Allis-Chalmers Model WC


The Model WC was a tractor made by Allis-Chalmers from 1933 to 1948. The WC was designed from its start as a nimble, low-cost, but well-powered row-crop tractor that would make the best use of pneumatic rubber tires, which Allis-Chalmers had just introduced to agriculture in 1932. A successful model at the historical height of row-crop tractor demand, the WC was the best-selling tractor model that Allis-Chalmers ever built.
The WC was the Model W variant tailored to cultivating, thus the W + C name. Other W variants, such as the WD and WF, followed later.
The WC was popular in the Great Depression for its good value, affordable price, and frugal design elements. Two factors that lowered its cost of manufacture, and thus its sales price, were that it was made partially from off-the-shelf components, and that its steel channel iron frame eliminated the need for large, heavy castings for the transmission and rear end. Its power was ample for the time and class, allowing it to pull a two-bottom plow.

Production and pricing

With its minimalist design and low price, about 178,000 WCs were made from 1934 to 1948. The WC was assembled at the West Allis, Wisconsin, plant, near Milwaukee. In 1934, the WC was listed at USD $825 on rubber, $675 on steel. By 1936, the prices were $960 and $785, respectively. The tractor could also be ordered as "air front", meaning rubber tires in front and steel wheels in back.

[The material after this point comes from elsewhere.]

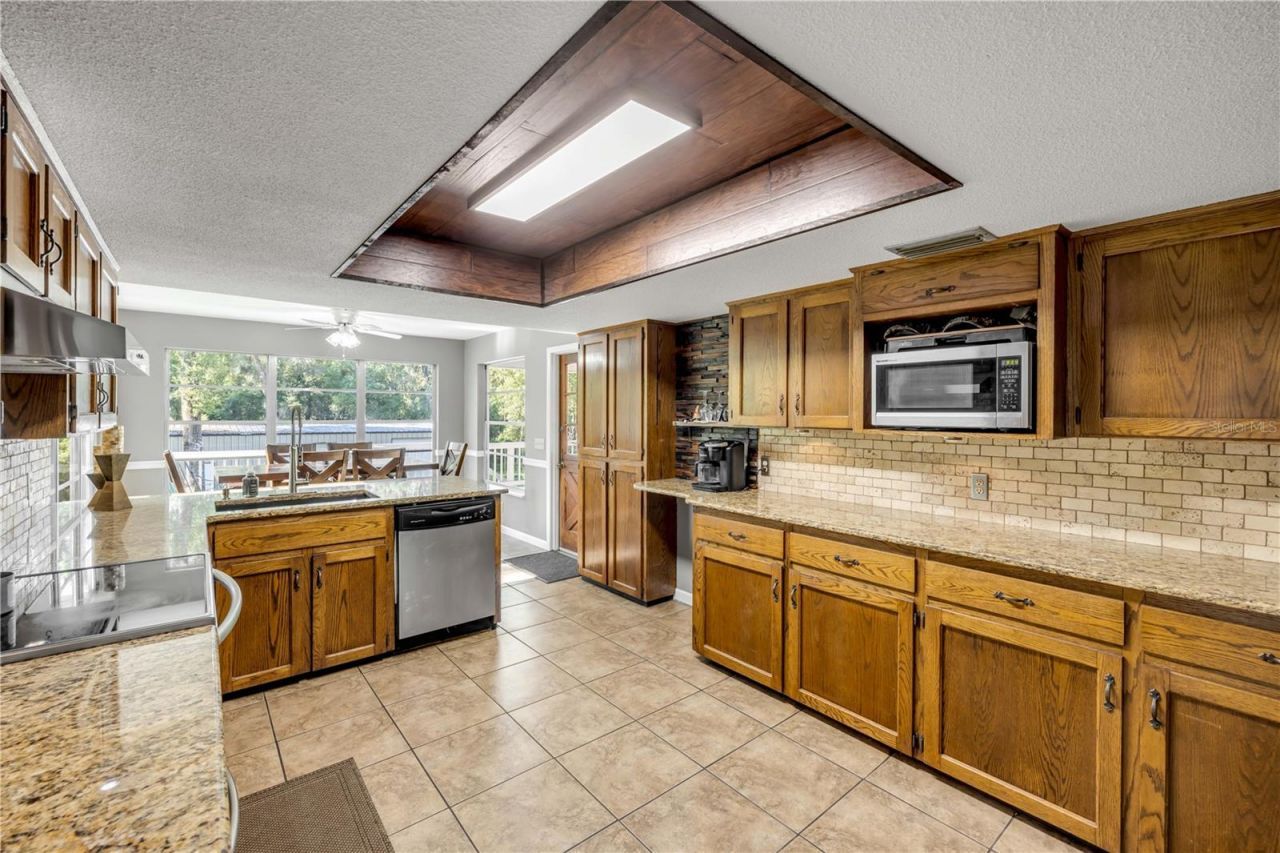 1080 E French Avenue, Orange City, FL 32763 Photo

Features and configurations

Engine

The WC had a 201-cubic-inch, inline-four engine. Like most tractors of the era, the WC offered multifuel capability, running on gasoline, kerosene, or alcohol, and featured a small auxiliary fuel tank in addition to the larger main fuel tank, so that the tractor could be started on gasoline when cold and, once warmed up, switched to kerosene or alcohol.
The engine's 4" bore and 4" stroke made it one of the first tractor engines to be square or oversquare, that is, to have an equal or shorter stroke than bore. The WC engine tested at 22 horsepower at the drawbar and 30 at the belt. Its "snappy governor seemed to sense a heavy load, even before the load arrived."
Ignition was by magneto.

Rubber tires

The WC was the first farm tractor to have rubber tires as standard equipment, and the first tractor tested on rubber in the Nebraska tractor tests. The pneumatic-rubber-tire-on-steel-wheel combination was more expensive to make than a steel wheel with cleats. To make rubber tires standard equipment while also keeping the cost of the tractor low, the WC's designers, C.E. Frudden and Walter Strehlow, gave the WC drop gearing at the rear, which allowed row-crop ground clearance while having smaller-diameter drive wheels. Drop gearing had appeared many times before on earlier tractors, but never yet for this new reason—to minimize the amount of rubber needed for the tires.

Front axle options

Like other row-crop tractors from various makers, the WC could be ordered in both tricycle and wide tread versions, with the tricycle configuration by far the most popular. The tractor could be ordered as "air front", meaning rubber tires in front and steel wheels in back.

Electric starter and lights

In 1939 Harry Merritt, an Allis-Chalmers executive, decided that, with over 90 percent of WCs selling with the optional electric starter and lights, these features would henceforth be standard equipment. Thus the WC became one of the earliest farm tractors to have starter and lights as standard equipment.

Other options

A belt pulley was standard equipment on the WC, while a power take-off and a mechanical power lift for the cultivator were optional. In 1936 the PTO option's list price was USD $50, the power lift option's, $35.
The PTO was necessary if the buyer was planning to use the WC to pull the Allis-Chalmers All-Crop Harvester, a pull-type combine. The combination of a WC tractor pulling an All-Crop Harvester combine was a huge commercial success for Allis from the mid-1930s through mid-1940s.

Design changes

Various design changes occurred over the model's lifespan:
The WC, with many good features and various first-to-market attributes, had at least a few drawbacks. Its clutch was not particularly well designed, and, like other tractors of the 1920s through mid-1930s, it lacked usability in the design of its brake controls, with a hand lever on each side of the tractor, which meant that applying the brakes took the operator's hands away from other controls. Other tractors had foot pedals on both sides, but that meant that the clutch and left brake could not be operated simultaneously. The solution came in the late 30s, when various brands moved both brake pedals to the right foot.